Rocannon se dégagea de la selle et se recroquevilla à terre en se prenant la tête dans les mains. Mais ce qu’il ne voulait plus voir, sans y parvenir, ce n’était pas la lumière mais la nuit, la nuit qui obnubilait son esprit, la certitude, qu’il sentait en sa propre chair, de l’annihilation instantanée d’un millier d’hommes. La mort, la mort partout et toujours, cette mort qui d’un seul coup prenait possession de cet être unique qu’il était, de son corps et de son cerveau.
Il leva la tête, écouta, entendit le silence.

Ceux qu’il voulait espionner, c’étaient ceux qui avaient tué ses amis et rompu la Paix des Mondes. Assis sur l’éperon granitique d’un pic vierge de tout sentier, il cherchait à capter les pensées d’hommes d’une région accidentée située quelques milliers de mètres plus bas, à une distance de cent kilomètres. Murmure confus, babil bourdonnant, afflux de sensations et d’émotions lointaines et troubles. Rocannon ne savait pas comment capter une voix parmi d’autres: leur danse en une multitude de points de l’espace lui donnait le vertige; il écoutait comme fait un nouveau-né, sans pouvoir distinguer, ordonner. Les yeux et les oreilles que la nature nous a donnés doivent apprendre à voir et à entendre, à reconnaître un visage dans la double image d’un monde à l’envers, reconnaître dans un fouillis sonore un bruit intéressant. Le gardien de la source possédait un don que Rocannon ne connaissait que pour en avoir entendu parler sur une autre planète, celui de libérer le sens télépathique. Il lui avait appris comment le circonscrire et le diriger, mais il n’avait pas eu le temps de lui enseigner la pratique. Rocannon sentait son cerveau envahi par des milliers de pensées et de sentiments étrangers qui s’y pressaient en foule, et la tête lui tournait. Dans tout cela rien d’intelligible. Les Angyar, profanes en la matière, donnaient à ce sens un nom qui signifie “entendre en esprit”. Mais qu’entendait-il, lui?
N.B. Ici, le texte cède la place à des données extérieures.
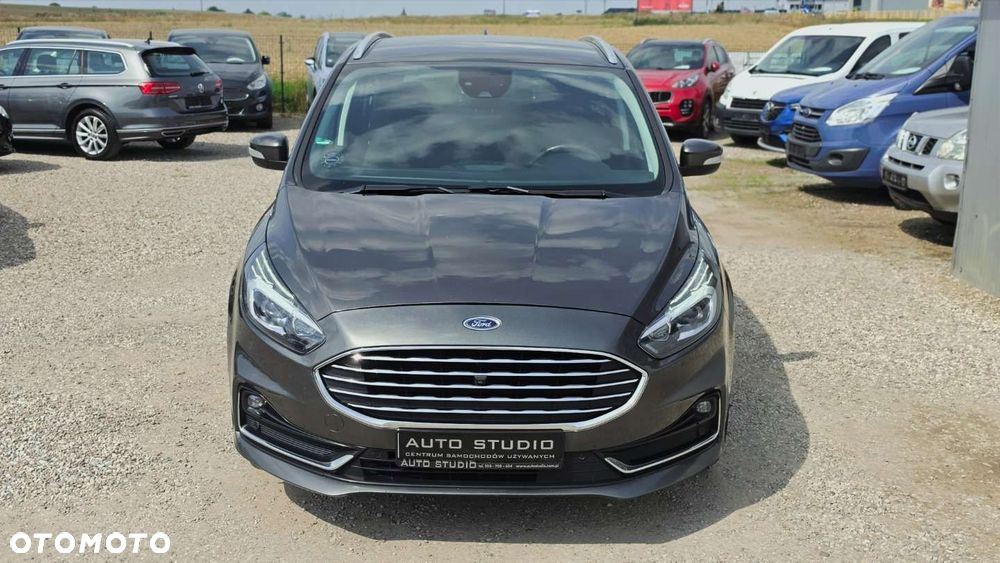 Ford S-Max 2.0 EcoBlue Titanium - 27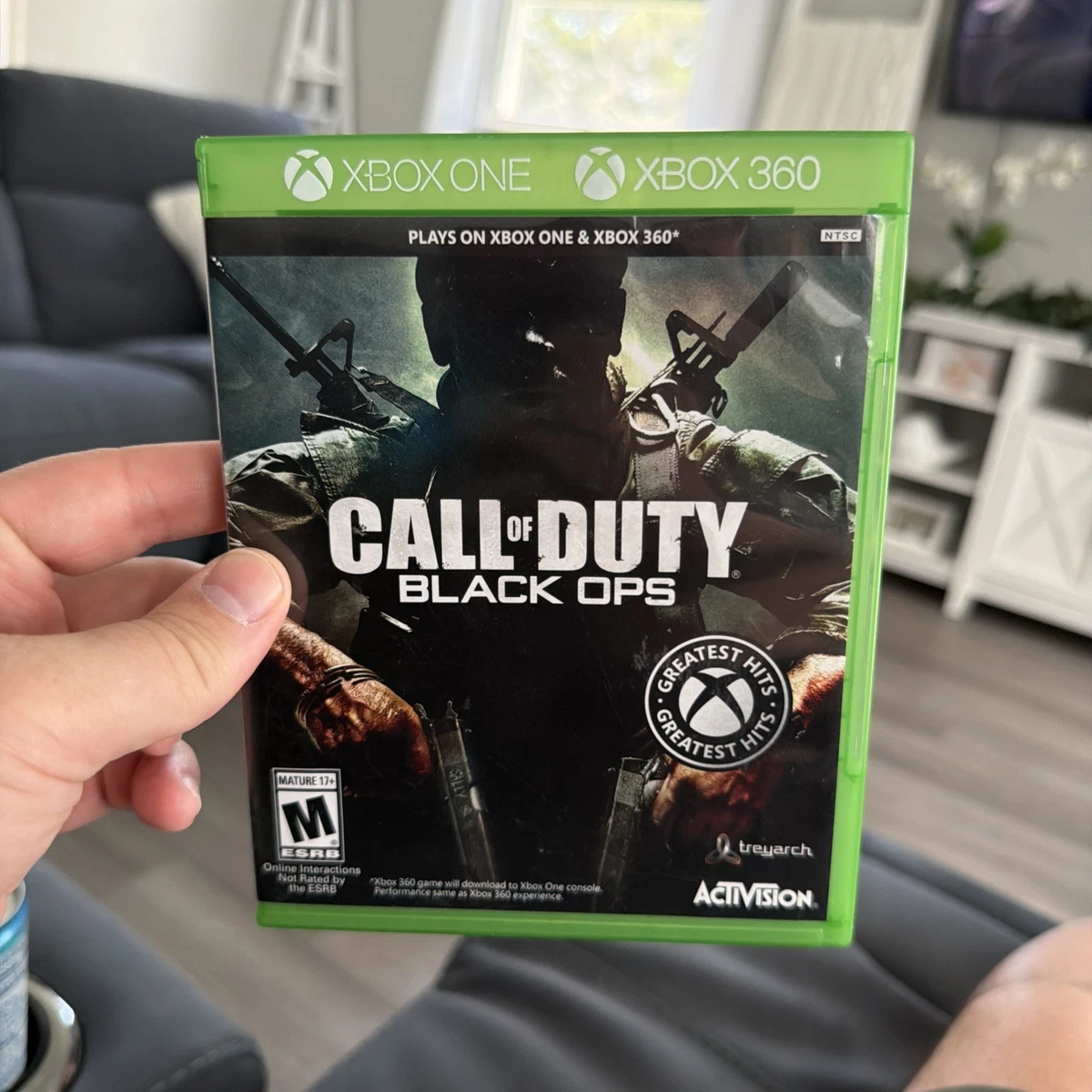 Microsoft Xbox One Call of Duty: Black Ops Video Games for sale | eBay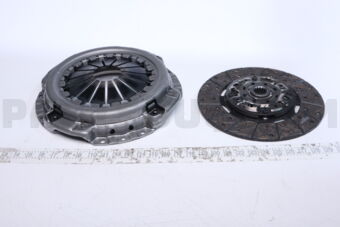 Exedy TY619119U CLUTCH COVER & DISC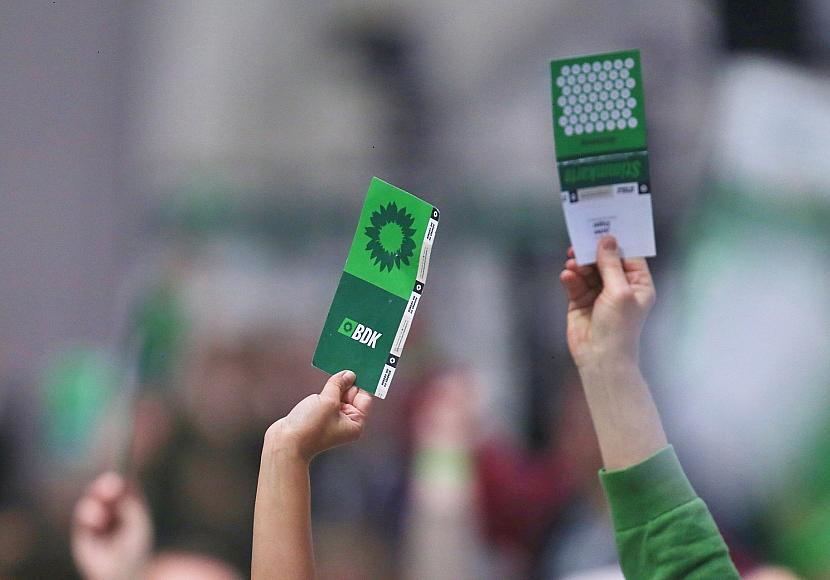 Union weist Taurus-Vorstoß der Grünen zurück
Non pas des paroles, mais des intentions, des désirs, des émotions, des phénomènes physiques, affectifs, mentaux, diffusés par de nombreux cerveaux, se brouillant et se chevauchant dans son propre système nerveux, de redoutables accès de peur et de jalousie, des courants de satisfaction, des gouffres de sommeil, un déchaînement vertigineux et martyrisant de pensées et de sensations informes. Et, tout à coup, Rocannon sentit jaillir de ce chaos quelque chose de parfaitement net, il eut la sensation d’un contact plus direct que celui d’un contact d’une main sur sa peau nue. Quelqu’un venait à lui : un homme dont l’esprit avait capté le sien.